Cigarette War, the Public Health, and the 

Unabashed Triumph of Philip Morris

      (6/10)

No book before this one has rendered the story of cigarettes — mankind's most  common self-destructive instrument and its most profitable consumer product —  with such sweep and enlivening detail.  Here for the first time, in a story full of the complexities and contradictions of  human nature, all the strands of the historical process — financial, social,  psychological, medical, political, and legal — are woven together in a riveting  narrative. The key characters are the top corporate executives, public health  investigators, and antismoking activists who have clashed ever more stridently as  Americans debate whether smoking should be closely regulated as a major  health menace. This book, written by Richard Kluger, won the Pulitzer Prize for general non-  fiction in 1997, and it is indeed very good.
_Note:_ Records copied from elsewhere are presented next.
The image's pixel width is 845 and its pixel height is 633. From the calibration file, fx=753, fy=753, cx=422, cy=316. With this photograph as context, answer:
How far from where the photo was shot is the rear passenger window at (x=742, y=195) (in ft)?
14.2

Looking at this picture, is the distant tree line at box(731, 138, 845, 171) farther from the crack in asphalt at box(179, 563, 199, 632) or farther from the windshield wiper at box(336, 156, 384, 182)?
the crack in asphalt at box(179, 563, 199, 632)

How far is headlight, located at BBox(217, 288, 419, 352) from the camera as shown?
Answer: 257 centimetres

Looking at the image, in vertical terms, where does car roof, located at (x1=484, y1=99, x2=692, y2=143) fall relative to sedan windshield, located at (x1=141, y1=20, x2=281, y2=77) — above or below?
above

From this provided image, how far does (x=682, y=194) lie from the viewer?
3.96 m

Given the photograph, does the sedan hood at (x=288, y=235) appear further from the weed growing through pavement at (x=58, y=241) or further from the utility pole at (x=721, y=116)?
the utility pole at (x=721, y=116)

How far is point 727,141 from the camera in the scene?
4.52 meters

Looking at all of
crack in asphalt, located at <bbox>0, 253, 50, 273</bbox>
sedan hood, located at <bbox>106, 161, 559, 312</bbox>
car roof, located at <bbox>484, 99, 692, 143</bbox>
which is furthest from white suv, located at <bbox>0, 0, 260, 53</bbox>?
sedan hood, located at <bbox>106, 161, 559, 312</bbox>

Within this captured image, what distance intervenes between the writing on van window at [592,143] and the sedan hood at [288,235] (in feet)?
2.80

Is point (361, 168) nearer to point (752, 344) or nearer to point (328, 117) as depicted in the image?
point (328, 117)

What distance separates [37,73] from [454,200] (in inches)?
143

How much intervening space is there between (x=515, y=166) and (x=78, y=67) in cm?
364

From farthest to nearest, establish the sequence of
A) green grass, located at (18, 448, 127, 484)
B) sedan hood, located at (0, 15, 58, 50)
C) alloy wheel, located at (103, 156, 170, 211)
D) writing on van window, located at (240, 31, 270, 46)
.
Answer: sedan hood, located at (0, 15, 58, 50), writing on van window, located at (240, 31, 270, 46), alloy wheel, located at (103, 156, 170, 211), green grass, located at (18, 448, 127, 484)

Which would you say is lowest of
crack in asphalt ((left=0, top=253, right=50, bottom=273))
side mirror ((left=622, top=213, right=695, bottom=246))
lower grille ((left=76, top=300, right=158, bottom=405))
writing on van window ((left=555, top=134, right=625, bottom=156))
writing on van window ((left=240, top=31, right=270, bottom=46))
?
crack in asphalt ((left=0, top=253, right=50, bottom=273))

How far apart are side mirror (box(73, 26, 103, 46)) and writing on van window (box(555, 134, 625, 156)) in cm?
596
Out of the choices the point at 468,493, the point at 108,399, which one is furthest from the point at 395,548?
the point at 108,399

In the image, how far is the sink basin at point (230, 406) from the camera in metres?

It is an older book (written in 1996),  but I have included it nonetheless because I think everyone with an interest in  public health should have a go at this. It is the most detailed history of the birth  and grow of the tobacco industry (in the US) and subsequently how it dealt with  any suspicions that their products may be unhealthy....or well, deadly. Based on  a large number of interviews and about half a million documents the companies  were forced to make public as the result of a lawsuit, and which showed that the  industry knew about the effects of smoking on health for decades, the book  described how the industry continued to deny and fight confirmation of the  health risks with every means possible, and with great success. As such, the  strategies employed by the tobacco industry have since become the blueprint for  any industry fighting public health claims about health risks of their products.  I would recommend this book to everyone who works in, or has an interest in  public health to get some insights in how these “wars” are fought. It is so  detailed it leaves no questions unanswered...  ...so why did I give such an important book just 6/10?   It is indeed, very, very detailed and hence I said above that everyone should  “have a go at it”. It really is quite hard work to take it all in; let alone get tot he  end. So despite its importance, in terms of readibility (if it is not for academic  interest) it is a struggle.